Reshaping capital allocation logic. Over the past month, the privacy coin sector’s independent rally—ZEC up 81.92% while the overall crypto market was only about 0.2%—indicates that investors are incorporating privacy and quantum resistance into asset selection as an independent dimension. This allocation logic was not prominent in previous market cycles, but Glassnode’s quantified presentation makes this dimension measurable.
Differentiated impact on Starknet (STRK). Unlike the strong pull seen in QRL and ZEC, STRK’s recent market performance has been weak and consolidating.
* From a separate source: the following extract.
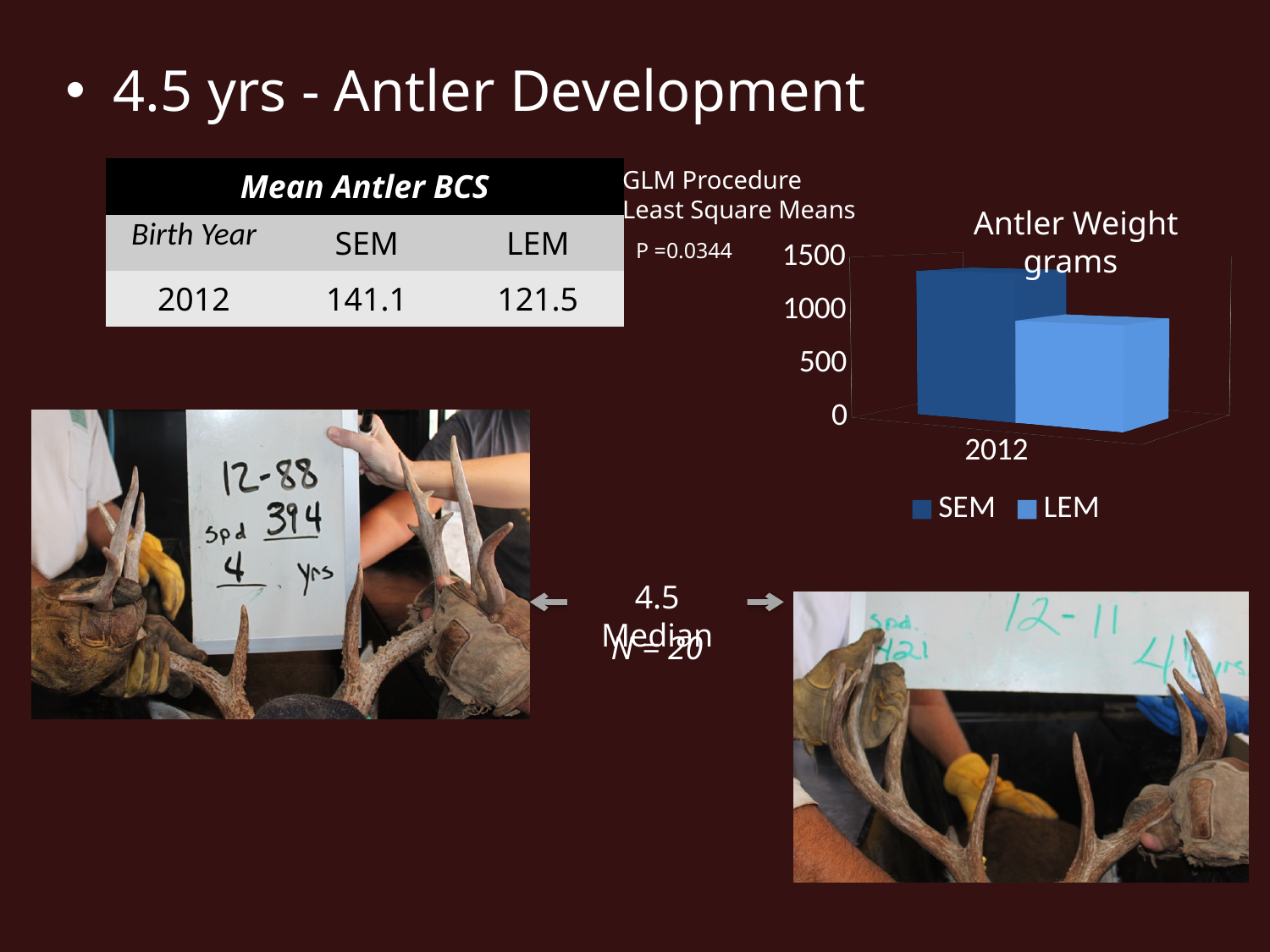
Which category label appears on the x axis of the Antler Weight chart? 2012 In the Antler Weight chart, which series has the taller bar for 2012, SEM or LEM? SEM In the Antler Weight chart, is the SEM value for 2012 greater or less than 1000? greater In the Antler Weight chart, which series has the lowest value for 2012? LEM How many series does the legend of the Antler Weight chart list? 2 In the Antler Weight chart, which series has the highest value for 2012? SEM What are the series names in the legend of the Antler Weight chart? SEM and LEM How many categories are shown on the x axis of the Antler Weight chart? 1 In the Antler Weight chart, is the SEM value for 2012 greater or less than 1500? less What kind of chart is the Antler Weight chart? bar chart In the Antler Weight chart, is the LEM value for 2012 greater or less than 500? greater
Based on Gate market data (as of May 25, 2026), STRK is quoted at 0.03969 USD. Over the past 7 days it is down 2.70%, over the past 30 days it is down 2.29%, and over the past year it is down 75.15% cumulatively. From a technical perspective, STRK’s weekly trading range has been between 0.03846 USD and 0.04566 USD, with market sentiment neutral but slightly cautious. The divergence between STRK and the sector’s overall trend is worth paying attention to. Starknet’s zk-STARK technology theoretically offers a structural anti-quantum advantage—within the cryptographic constructions, zk-STARK systems are considered to have a smaller exposure surface to quantum attacks than schemes relying on ECDSA, BLS, or pairing-based zk-SNARKs. In addition, Starknet’s ecosystem has continued to make progress in privacy applications. In May 2026, strkBTC (a ZK-based Bitcoin privacy bridging solution) has officially gone live on the mainnet, allowing users to use Bitcoin within Starknet’s shielded environment. Its technical roadmap also includes research into anti-quantum cryptography and BitVM integration.
The divergence between STRK and the sector’s broader trend may reflect two layers of factors: first, Starknet as a general-purpose layer-2 network captures value under a different logic than purely anti-quantum or privacy assets, and the market has not yet fully priced “quantum resistance” into STRK’s valuation framework; second, STRK’s circulating supply structure and token-economic model make it less sensitive to short-term narrative changes than more purely aligned sector tokens.
Conclusion
The rally in the 2026 privacy coin segment is, in essence, the market’s concentrated repricing of “privacy value in the algorithmic transparency era.” Quantum computing threats provide urgency for this repricing; the jump in AI monitoring capability provides the demand logic; and continued improvement in on-chain usage data provides fundamental support.
Still, several key questions are worth ongoing tracking: can growth in actual on-chain usage match the rise in valuation? Will the industrialization process of quantum computing advance according to the market’s expected timeline? How will the direction of regulatory framework evolution shape the survival space for privacy assets?
In a world where algorithms are becoming increasingly transparent, privacy is shifting from a “nice-to-have feature” to a “must-have attribute.” This repricing experiment has only just begun.